▸ **Trabajo requerido**
Escribe la continuación del texto sobre los asesinatos cometidos durante la dictadura, empezando después de su última oración.

▸ **Texto proporcionado**
:::

Peor que el crimen: una mala explicación

Todo asesinato es repudiable. Aquellos cometidos durante una dictadura, donde el control es total (“no se mueve una hoja...”) lo son totalmente.

En mi perspectiva personal, creo que me será imposible olvidar lo que ocurrió en Lonquén. Allí tuve el triste privilegio de ser testigo de confirmación de la existencia de los cadáveres apilados en un horno de cal de un grupo de detenidos desaparecidos. Un excepcional reportaje de Canal 13 ha mostrado, de tiempo en tiempo, la ciega ferocidad de los responsables, su decisión de negarles a los parientes el último consuelo, arrojando imprevistamente los restos a la fosa común en Talagante y el dolor reiterado, sin atenuantes, de una madre que perdió esposo e hijos en una sola noche demencial. También tengo, como una cicatriz indeleble en mi alma, el momento en que en radio Cooperativa escuchamos que dos jóvenes habían sufrido espantosas quemaduras durante una protesta. Luego sabríamos que una patrulla militar los trató de quemar y que uno de ellos, Rodrigo Rojas Denegri, había muerto y que Carmen Gloria Quintana sobreviviría a tan incomprensible horror.

:::

▸ **Sección de datos**
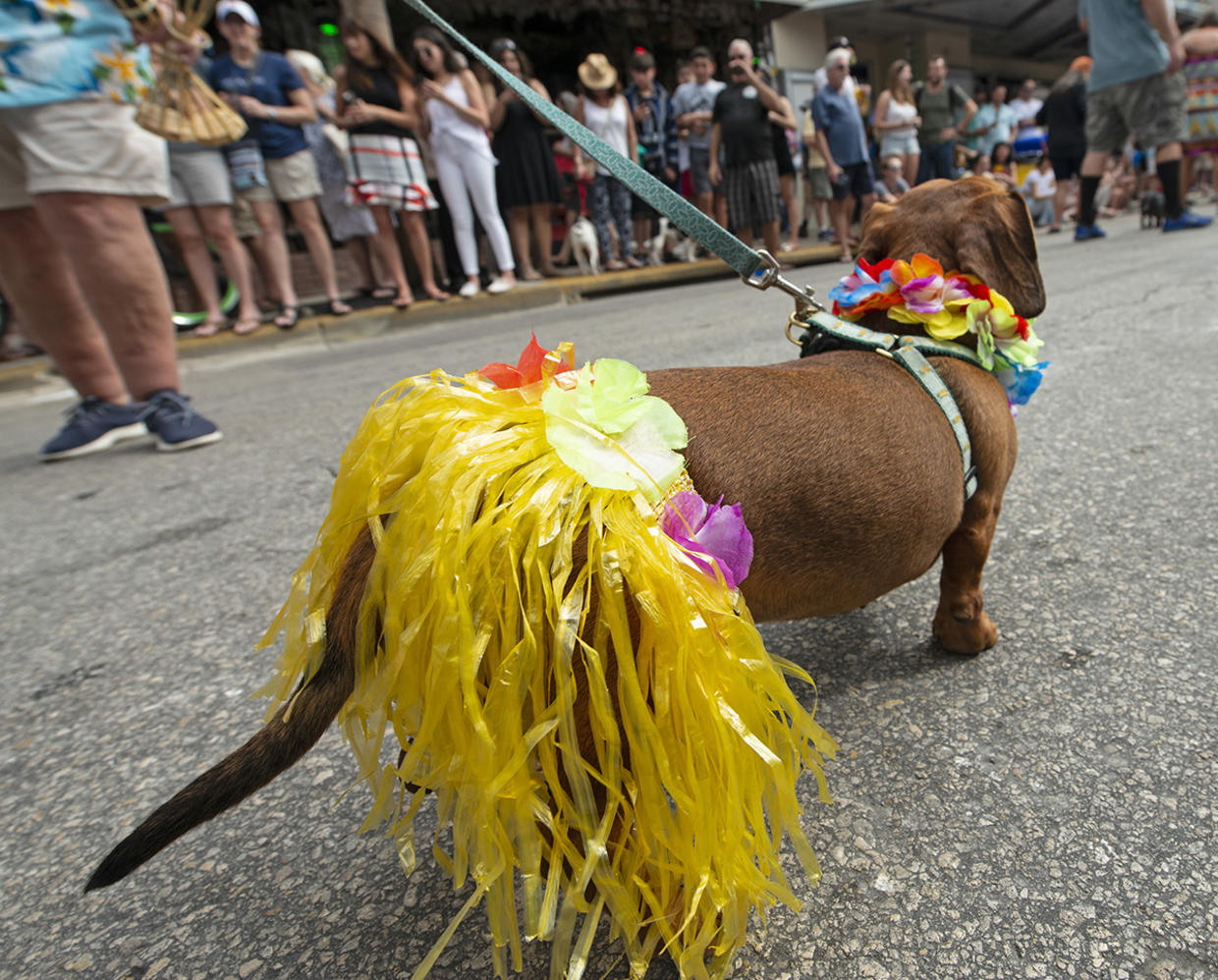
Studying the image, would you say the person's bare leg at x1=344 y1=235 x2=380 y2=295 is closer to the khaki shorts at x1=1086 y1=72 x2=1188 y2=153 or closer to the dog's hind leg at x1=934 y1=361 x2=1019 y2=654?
the khaki shorts at x1=1086 y1=72 x2=1188 y2=153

:::

▸ **Problema resuelto**
Fueron crímenes atroces. Pero no los únicos que nos fueron desgarrando el alma en esos años oscuros.

¿Cómo olvidar al padre André Jarlan o a los otros sacerdotes asesinados? ¿A los emboscados de la Operación Albania? ¿A Orlando Letelier, al matrimonio Prats-Cuthbert? ¿Cómo entender que se haya querido matar a Bernardo Leighton en un atentado que dejó gravemente herida a Anita Fresno? La lista es larga, larga como un rosario de cruces que va de un extremo a otro de Chile, desde las alturas de Calama a la fatídica isla Dawson.

Y en esa lista, por una razón simple de solidaridad profesional, es evidente que hay nombres que nos duelen más: aquellos periodistas que en Chile o en el exilio encontraron prematuramente la muerte. José Carrasco Tapia es, probablemente, el más emblemático. Sus ideales los volcó en el periodismo y nada más que en el periodismo. Y en sus días finales, tras una alarma de que podía estar en peligro su vida, decidió retornar a Chile a su cargo de editor en la revista Análisis.

En las horas que siguieron al atentado contra el general Pinochet en el camino a San José de Maipo, “Pepe” Carrasco fue uno de los cuatro chilenos que fueron sacados de sus casas y asesinados fríamente en distintos puntos de Santiago. Todos ellos, según lo que se sabe ahora, dormían tranquilamente. No creían que las secuelas e un atentado, en el cual no habían participado y del cual obviamente no tenían idea, pudieran afectarles.

Pese a que la ciudad estaba bajo toque de queda, la versión oficial fue que se trataba de “un ajuste de cuentas entre marxistas”. El argumento se empleaba rutinariamente. Se usó para tratar de justificar el caso de los 119 nombres que se conocieron en Brasil y en Argentina, en la Operación Colombo.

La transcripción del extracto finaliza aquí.